Estaba sentada exactamente en el mismo sitio donde he muerto. No esperaba más. Al intentar segar las vidas de los demás, la mía se había evaporado. Había cambiado mi alma, pero quizá era un precio demasiado grande. Todavía estaba vestida con el traje de Shinigami, segadora de muetes, pero dos enormes alas negras cubrían ahora mi cuerpo. Dejé que mi pelo bajara por mi cara y reprimí el llanto, pero una lágrima se escapó. Eternamente condenada a vagar por el limbo, ése era el precio justo que había de pagar... Saqué mi espada, mi Zanpakuto, y dejé que se cayera de mis manos, mientras de la herida de mi estómago seguía manando la sangre. Ya me lo habían dicho todos:
-Eres blanda, no mereces ser una Shinigami, te apena enviar a los espíritus al cielo o al infierno...

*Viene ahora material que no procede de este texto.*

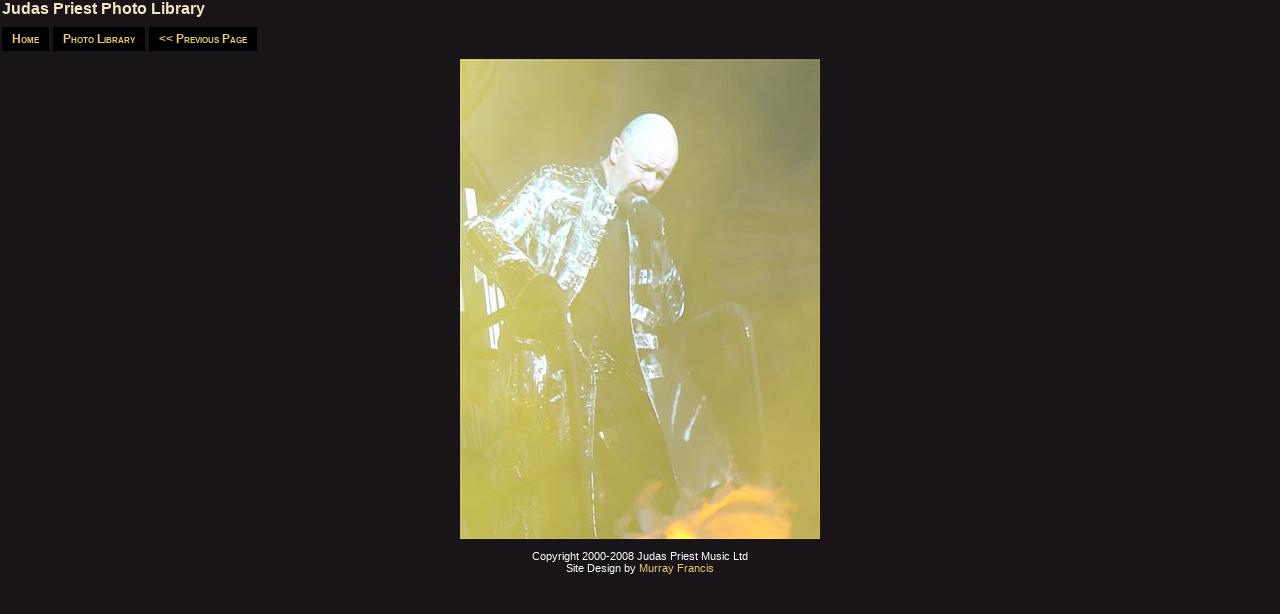

--- FILE ---
content_type: text/html
request_url: https://judaspriest.com/photo/newshowphoto.asp?image=/photo/2005/SouthAmerica/BuenosAiresSantiago/buenosairessantiago017.jpg
body_size: 966
content:


<HTML>
<HEAD>
<TITLE>JudasPriest.com :: Photo</TITLE>
</HEAD>

<STYLE TYPE="text/css">
<!--
		A:link 	  {text-decoration: none;}
        A:active  {text-decoration: none;}
        A:visited {text-decoration: none;}
		A:hover   {text-decoration: underline;}
-->
</STYLE>

<BODY BGCOLOR="#181418" bottomMargin=0 leftMargin=2 rightMargin=0 topMargin=0 aLink=#EACB6E link=#EACB6E vLink=#EACB6E text=white>
	<link rel="stylesheet" type="text/css" href="/includes/style2008.css">


<!-- ******************** -->
<!-- Main Table           -->
<!-- ******************** -->
<!--<TABLE WIDTH="100%" CELLPADDING="0" CELLSPACING="0">
<TR>
	<TD ALIGN="CENTER" COLSPAN=5 BGCOLOR="#181418" background="/PHOTO/Nostradamus/NostraMainHeader1024.jpg" height="143">	
		<img src="/1.gif" height="" width="1" align="right">
	</TD>
</TR>
</table>-->




<div class="majorTitleBackground"><span class="majorTitleText">Judas Priest Photo Library</span></div>


<TABLE WIDTH="100%">
<TR></TD>

	<FONT SIZE="2" FACE="Arial,Helvetica">
	<P><A HREF="/home/default.asp" class="highlightLink">Home</A>&nbsp;<A HREF="/photo/" class="highlightLink">Photo Library</A>&nbsp;<A HREF="" class="highlightLink"><< Previous Page</A></P></FONT>

	<CENTER>
	<IMG SRC="/photo/2005/SouthAmerica/BuenosAiresSantiago/buenosairessantiago017.jpg" BORDER=0><br />
	
	<p>
	<span class="contentSmall">
	<CENTER>
	Copyright 2000-2008 Judas Priest Music Ltd<BR>
	Site Design by <A href="http://www.murrayfrancis.com/">Murray Francis</A><BR>	
	</center>
	</span>
	</p>
	
	</CENTER>
</TD></TR>
</TABLE>




<script defer src="https://static.cloudflareinsights.com/beacon.min.js/vcd15cbe7772f49c399c6a5babf22c1241717689176015" integrity="sha512-ZpsOmlRQV6y907TI0dKBHq9Md29nnaEIPlkf84rnaERnq6zvWvPUqr2ft8M1aS28oN72PdrCzSjY4U6VaAw1EQ==" data-cf-beacon='{"version":"2024.11.0","token":"f673b4ba56a44faa929ad781c0acc57a","r":1,"server_timing":{"name":{"cfCacheStatus":true,"cfEdge":true,"cfExtPri":true,"cfL4":true,"cfOrigin":true,"cfSpeedBrain":true},"location_startswith":null}}' crossorigin="anonymous"></script>
</BODY>
</HTML>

Pero alguien había conseguido que acabara mi trabajo de Shinigami... ¿O quizá no? ¿Podría continuar purificando almas? Si era ésa la vida que me esperaba, que los espíritus recen porque me vengaré de aquel que hizo que no pudiera seguir trabajando. Éste no iba a descansar en paz por mucho tiempo. Y así dejé que la oscuridad me envolviera y que mis alas se cerraran completamente en torno a mi cuerpo.